## THE TASKS
**1.** In the commentary on 2 Thessalonians 3, which verses hold Paul's autographic attestation and benediction?
**2.** Write the next part of the commentary on 2 Thessalonians 3, starting after its final sentence.

## SOURCE TEXT
____

2 THESS. 3
Following the prayer which concluded the previous chapter, Paul, in this, urgently requested that the Thessalonians would continue to pray for him (2 Thessalonians 3:1-5). Various practical exhortations were then given (2 Thessalonians 3:6-15), especially with regard to busybodies and idlers. Paul's autographic attestation and benediction (2 Thessalonians 3:16-18) conclude the letter.
Finally, brethren, pray for us, that the word of the Lord may run and be glorified, even as also it is with you; (2 Thessalonians 3:1)
What a remarkable thing it is that the apostle Paul should continually have felt himself to be in need of the prayers of others. He was about to address his beloved converts regarding some of their shortcomings; and if there was ever a time when a gospel preacher needs the prayers of others on his own behalf, it is at such a time. Moreover, it appears that Paul constantly solicited the prayers of his Christian converts.

____

## EXTRACTED MATERIAL
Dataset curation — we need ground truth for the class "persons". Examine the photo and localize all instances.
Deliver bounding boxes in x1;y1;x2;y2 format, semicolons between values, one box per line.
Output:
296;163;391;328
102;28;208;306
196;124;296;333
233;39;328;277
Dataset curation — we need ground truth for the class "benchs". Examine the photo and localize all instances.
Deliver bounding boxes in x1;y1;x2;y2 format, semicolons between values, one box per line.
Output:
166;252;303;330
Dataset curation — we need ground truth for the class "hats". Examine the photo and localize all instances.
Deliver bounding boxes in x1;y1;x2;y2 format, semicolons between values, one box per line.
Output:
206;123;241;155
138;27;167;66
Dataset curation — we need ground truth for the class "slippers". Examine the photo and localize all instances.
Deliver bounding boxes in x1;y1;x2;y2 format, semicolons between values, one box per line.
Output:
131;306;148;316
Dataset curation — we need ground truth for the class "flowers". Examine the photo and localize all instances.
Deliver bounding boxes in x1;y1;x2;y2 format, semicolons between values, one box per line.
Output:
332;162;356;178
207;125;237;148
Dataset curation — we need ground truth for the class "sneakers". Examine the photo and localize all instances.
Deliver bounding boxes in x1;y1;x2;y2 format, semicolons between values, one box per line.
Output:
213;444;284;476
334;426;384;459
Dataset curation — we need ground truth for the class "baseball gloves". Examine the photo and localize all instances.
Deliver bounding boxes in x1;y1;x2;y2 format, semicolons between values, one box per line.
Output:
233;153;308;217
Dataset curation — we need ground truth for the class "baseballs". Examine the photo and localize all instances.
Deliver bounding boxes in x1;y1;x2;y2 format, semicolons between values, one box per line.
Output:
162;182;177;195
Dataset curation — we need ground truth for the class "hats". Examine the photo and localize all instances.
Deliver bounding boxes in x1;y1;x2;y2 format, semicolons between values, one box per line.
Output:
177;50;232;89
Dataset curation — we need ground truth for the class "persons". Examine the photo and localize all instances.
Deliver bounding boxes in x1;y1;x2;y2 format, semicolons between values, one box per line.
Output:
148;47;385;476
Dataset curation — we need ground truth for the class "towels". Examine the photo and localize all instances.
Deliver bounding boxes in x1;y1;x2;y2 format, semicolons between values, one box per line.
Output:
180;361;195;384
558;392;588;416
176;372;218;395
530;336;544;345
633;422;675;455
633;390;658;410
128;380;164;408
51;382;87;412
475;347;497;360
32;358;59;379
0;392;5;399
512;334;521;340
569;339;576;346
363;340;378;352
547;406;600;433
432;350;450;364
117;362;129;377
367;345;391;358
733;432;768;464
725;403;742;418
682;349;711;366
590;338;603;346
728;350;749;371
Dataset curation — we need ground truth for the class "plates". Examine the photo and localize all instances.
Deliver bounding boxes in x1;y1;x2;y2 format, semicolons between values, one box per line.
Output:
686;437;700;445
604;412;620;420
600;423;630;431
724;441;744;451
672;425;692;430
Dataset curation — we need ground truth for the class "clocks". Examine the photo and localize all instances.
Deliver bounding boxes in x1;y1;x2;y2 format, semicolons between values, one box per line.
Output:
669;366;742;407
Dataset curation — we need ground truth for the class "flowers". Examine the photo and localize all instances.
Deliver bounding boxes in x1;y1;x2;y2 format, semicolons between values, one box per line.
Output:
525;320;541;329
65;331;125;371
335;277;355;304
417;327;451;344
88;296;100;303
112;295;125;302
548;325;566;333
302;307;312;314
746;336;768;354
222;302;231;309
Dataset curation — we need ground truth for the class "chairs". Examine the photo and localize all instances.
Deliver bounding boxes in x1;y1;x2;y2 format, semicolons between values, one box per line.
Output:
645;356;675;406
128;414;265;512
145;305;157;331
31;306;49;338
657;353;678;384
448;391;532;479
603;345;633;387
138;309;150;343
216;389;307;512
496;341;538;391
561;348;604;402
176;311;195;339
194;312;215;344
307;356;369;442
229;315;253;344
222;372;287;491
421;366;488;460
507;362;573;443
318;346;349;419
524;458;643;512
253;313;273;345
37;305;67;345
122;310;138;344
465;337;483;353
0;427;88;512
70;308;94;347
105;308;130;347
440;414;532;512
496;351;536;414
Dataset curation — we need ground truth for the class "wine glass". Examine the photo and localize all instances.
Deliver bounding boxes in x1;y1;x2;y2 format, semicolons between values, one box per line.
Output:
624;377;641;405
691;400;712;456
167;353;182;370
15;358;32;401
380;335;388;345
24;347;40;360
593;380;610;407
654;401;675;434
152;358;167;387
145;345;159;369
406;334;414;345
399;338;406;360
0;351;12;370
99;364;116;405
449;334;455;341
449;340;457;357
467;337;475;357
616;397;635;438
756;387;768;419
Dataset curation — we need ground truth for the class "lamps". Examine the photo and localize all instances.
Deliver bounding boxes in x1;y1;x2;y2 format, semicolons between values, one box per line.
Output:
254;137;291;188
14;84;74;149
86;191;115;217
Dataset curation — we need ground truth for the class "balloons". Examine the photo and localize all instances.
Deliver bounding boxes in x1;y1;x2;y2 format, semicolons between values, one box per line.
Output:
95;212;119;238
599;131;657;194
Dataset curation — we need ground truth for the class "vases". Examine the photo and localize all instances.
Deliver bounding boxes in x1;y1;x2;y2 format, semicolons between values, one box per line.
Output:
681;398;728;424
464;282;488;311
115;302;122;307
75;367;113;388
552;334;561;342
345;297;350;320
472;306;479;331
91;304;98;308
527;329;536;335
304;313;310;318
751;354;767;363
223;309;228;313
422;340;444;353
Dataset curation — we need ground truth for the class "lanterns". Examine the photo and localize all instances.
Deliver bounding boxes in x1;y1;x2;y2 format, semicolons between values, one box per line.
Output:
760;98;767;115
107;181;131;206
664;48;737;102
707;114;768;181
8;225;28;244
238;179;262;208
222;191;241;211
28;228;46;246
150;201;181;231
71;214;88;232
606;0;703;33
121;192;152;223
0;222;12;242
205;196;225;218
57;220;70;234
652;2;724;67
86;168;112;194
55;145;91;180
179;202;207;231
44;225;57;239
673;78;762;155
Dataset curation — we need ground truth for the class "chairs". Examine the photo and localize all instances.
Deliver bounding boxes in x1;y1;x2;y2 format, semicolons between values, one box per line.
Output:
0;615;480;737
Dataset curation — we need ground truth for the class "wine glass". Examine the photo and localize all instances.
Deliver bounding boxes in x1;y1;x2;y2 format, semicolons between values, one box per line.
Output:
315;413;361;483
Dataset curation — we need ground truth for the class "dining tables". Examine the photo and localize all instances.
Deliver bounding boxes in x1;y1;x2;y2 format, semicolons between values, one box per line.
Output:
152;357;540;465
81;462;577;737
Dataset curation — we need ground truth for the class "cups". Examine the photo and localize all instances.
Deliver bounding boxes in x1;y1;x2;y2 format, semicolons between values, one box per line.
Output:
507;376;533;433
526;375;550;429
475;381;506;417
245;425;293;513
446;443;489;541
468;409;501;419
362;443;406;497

____

## ANSWERS TO EACH TASK
**1.** 2 Thessalonians 3:16-18

**2.**
Finally ... Many have pointed out the somewhat "catch-all" import of this word. "The Greek does not mean finally, but furthermore, to come to a conclusion, what remains is this, I shall only add - any of these phrases expresses the sense of the original.
Pray for us ... Morris tells us that the words here are in an emphatic position in the original, thus giving an intensified meaning: "Pray continually, keep on praying (as you are doing); or he may mean, `Not only hold fast our teachings (2 Thessalonians 2:15), but also pray for us.' "
That the word of the Lord may run and be glorified ... This stresses the living, active and vital nature of the word of God, as well as the burning desire of its proponents to proclaim it.
And be glorified ... does not mean merely "to obtain applause," as a successful runner; "It always implies the recognition or acknowledgment of inherent admirable qualities."
Paul was the most successful missionary who ever lived; and it could be that the inexhaustible fountain of his success was the sacred well of prayer. "How much of a Christian teacher's power, increasing as time goes on, comes from the accumulation of intercession from his spiritual children!"
 Adam Clarke, Commentary on the Holy Bible, Vol. VI (London: Carlton and Porter, 1829), p. 574.
 Leon Morris, Tyndale Commentary, Epistles to the Thessalonians (Grand Rapids, Michigan: Wm. B. Eerdmans Publishing Company, 1956), p. 140.
 John Wesley, One Volume New Testament Commentary (Grand Rapids, Michigan: Baker Book House, 1972), in loco.
 A. J. Mason, Ellicott's Bible Commentary, Vol. VIII, 2Thessalonians (Grand Rapids, Michigan: Zondervan Publishing House, 1959), p. 161.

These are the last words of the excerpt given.